**Supplied material**
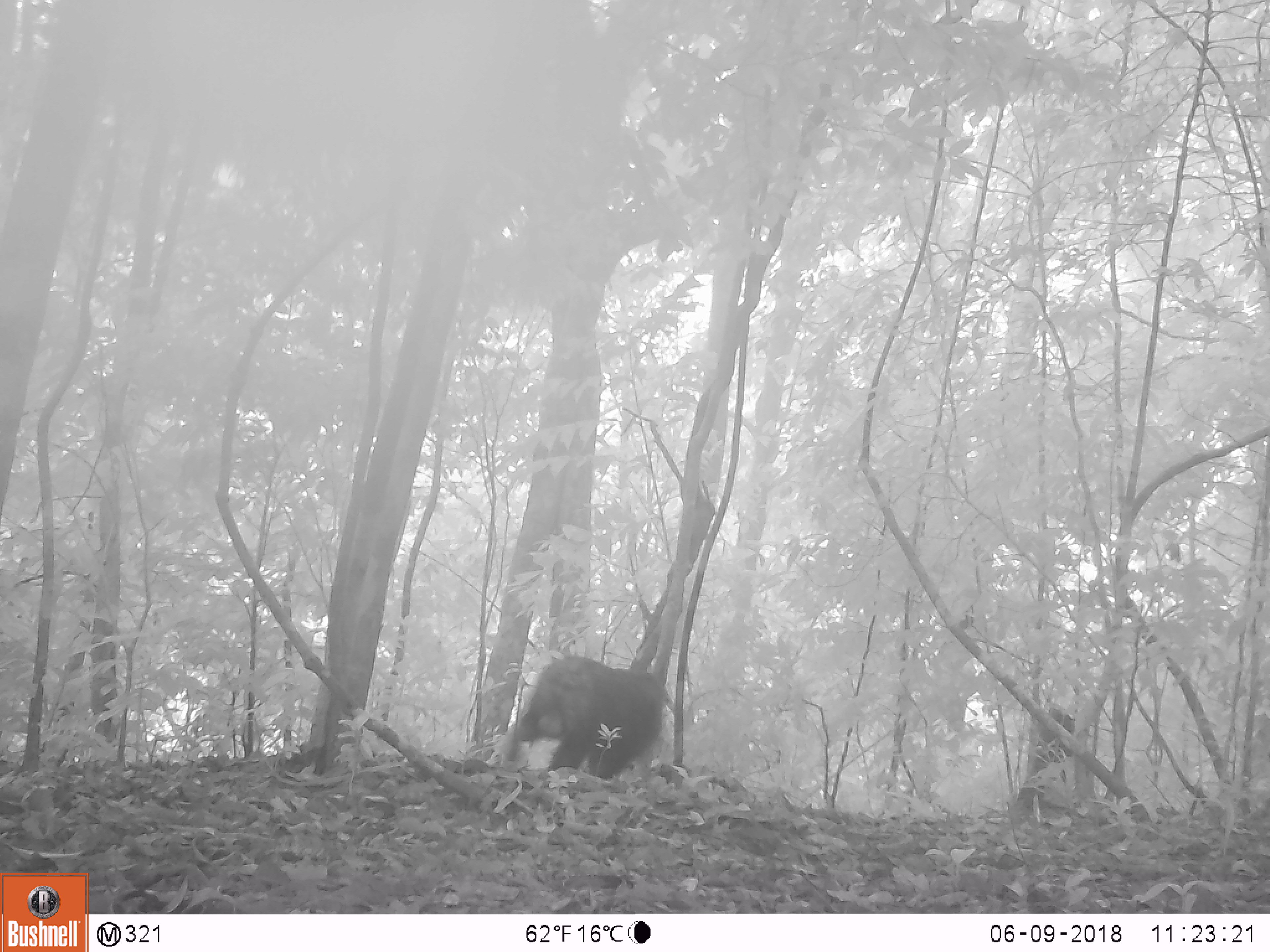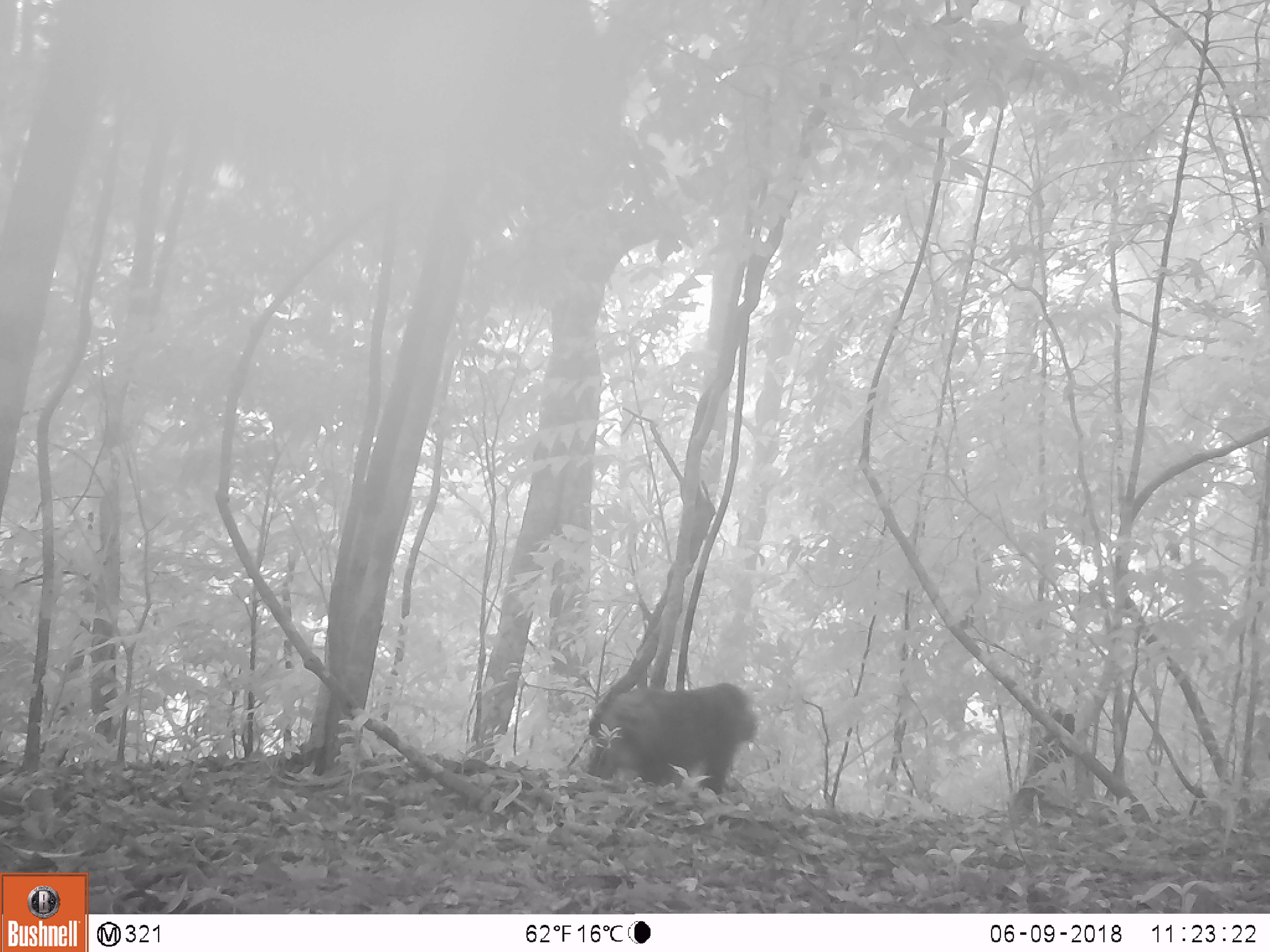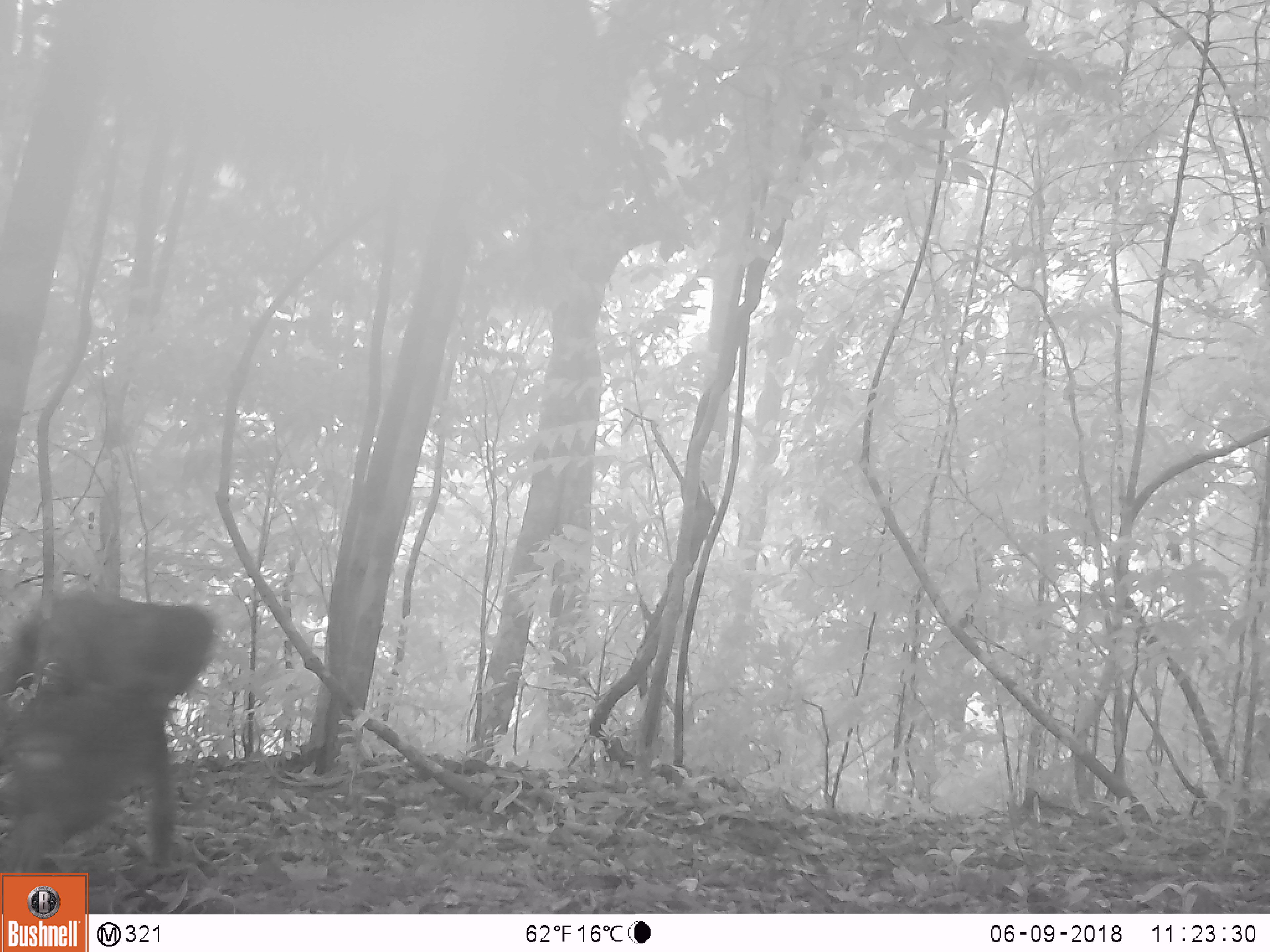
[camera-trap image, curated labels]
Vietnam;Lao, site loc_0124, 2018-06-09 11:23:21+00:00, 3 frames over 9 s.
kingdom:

--

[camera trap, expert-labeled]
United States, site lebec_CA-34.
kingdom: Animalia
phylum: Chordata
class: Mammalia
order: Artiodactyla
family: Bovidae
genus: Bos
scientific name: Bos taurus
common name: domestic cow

**What to work on**
In the listing above, locate the line containing "kingdom: Animalia" and the line containing "common name: domestic cow", then transcribe both and every line between them verbatim.

**Response area**
kingdom: Animalia
phylum: Chordata
class: Mammalia
order: Artiodactyla
family: Bovidae
genus: Bos
scientific name: Bos taurus
common name: domestic cow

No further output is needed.